8 Positive Definite Matrices and Minimization of Quadratic Functions
“May not Music be described as the Mathematic of sense, Mathematic as Music of the reason? the soul of each the same!”
– James Joseph Sylvester
The mathematical term matrix was introduced by Sylvester. He is credited for several concepts and results in matrix theory, such as Sylvester’s Criterion for characterizing a positive definite matrix using determinants.
Given vectors \mathbf{x} and \mathbf{y} in \mathbb{R}^n, and considering a basis \{\mathbf{e}_i\}_{i=1}^n of \mathbb{R}^n, we can write the standard inner product as \langle \mathbf{x}, \mathbf{y} \rangle = \sum_{i,j=1}^n k_{ij} x_iy_j=\mathbf{x}^T\mathbf{K}\mathbf{y}, where \mathbf{K} is the n \times n matrix of inner product of the basis vectors with entries k_{ij}= \langle \mathbf{e}_i, \mathbf{e}_j\rangle. We note that the properties of the inner product gives that the matrix \mathbf{K} is symmetric and satisfies the condition \mathbf{x}^T\mathbf{K}\mathbf{x} \ge 0 with equality iff \mathbf{x}=0.

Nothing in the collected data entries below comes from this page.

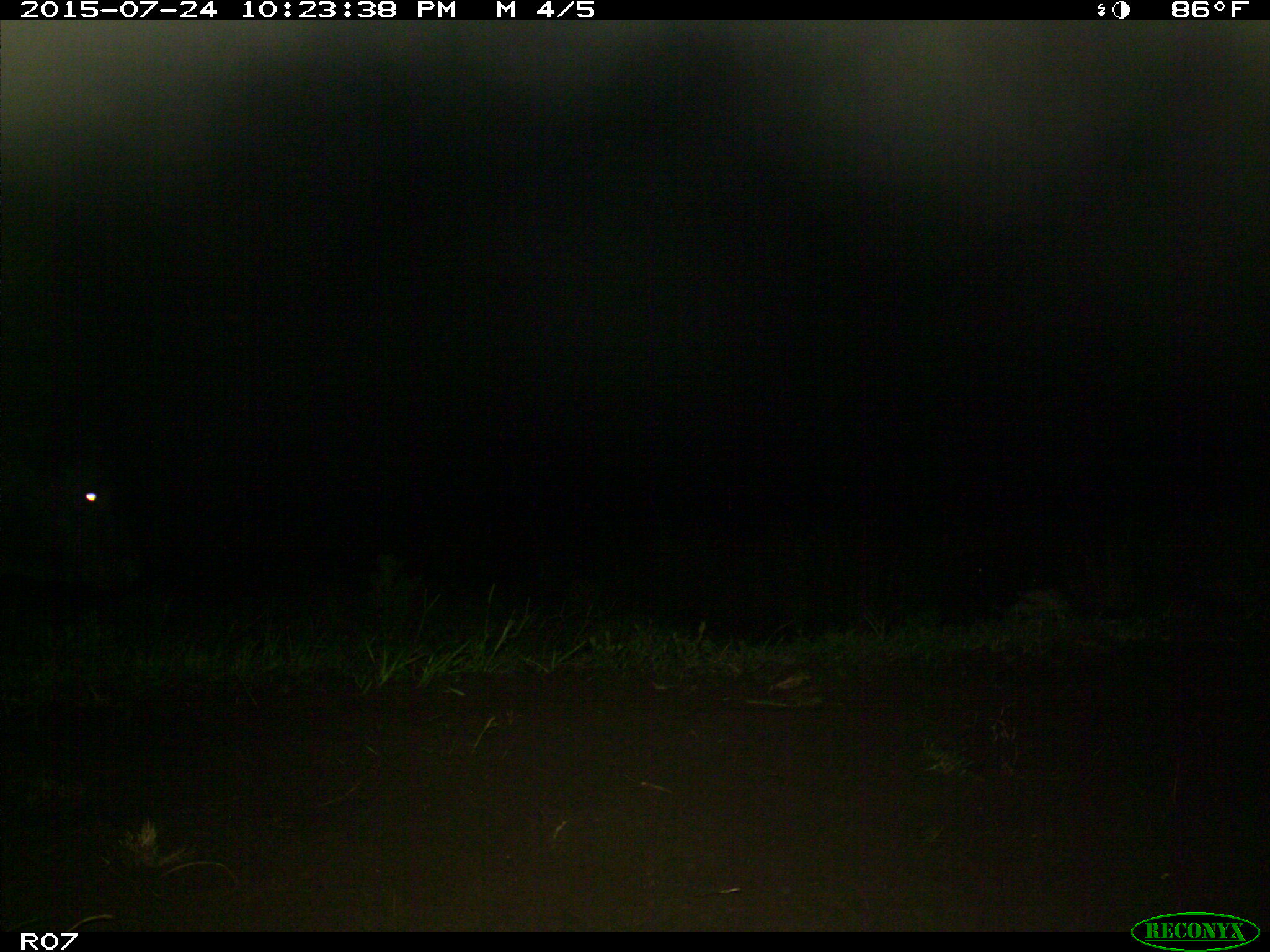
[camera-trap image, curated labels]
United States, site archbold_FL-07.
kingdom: Animalia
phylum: Chordata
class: Mammalia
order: Artiodactyla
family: Bovidae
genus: Bos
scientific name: Bos taurus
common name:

8.1 Positive Definite Matrices
A n \times n matrix \mathbf{K} is said to be positive definite if it is symmetric (\mathbf{K}^T=\mathbf{K}) and satisfies the condition \mathbf{x}^T\mathbf{K}\mathbf{x} > 0 for all 0 \ne \mathbf{x} \in \mathbb{R}^n. The corresponding homogeneous quadratic polynomial q(\mathbf{x})=\mathbf{x}^T\mathbf{K}\mathbf{x} = \sum_{i,j=1}^n k_{ij} x_ix_j is said to be a positive definite quadratic form on \mathbb{R}^n.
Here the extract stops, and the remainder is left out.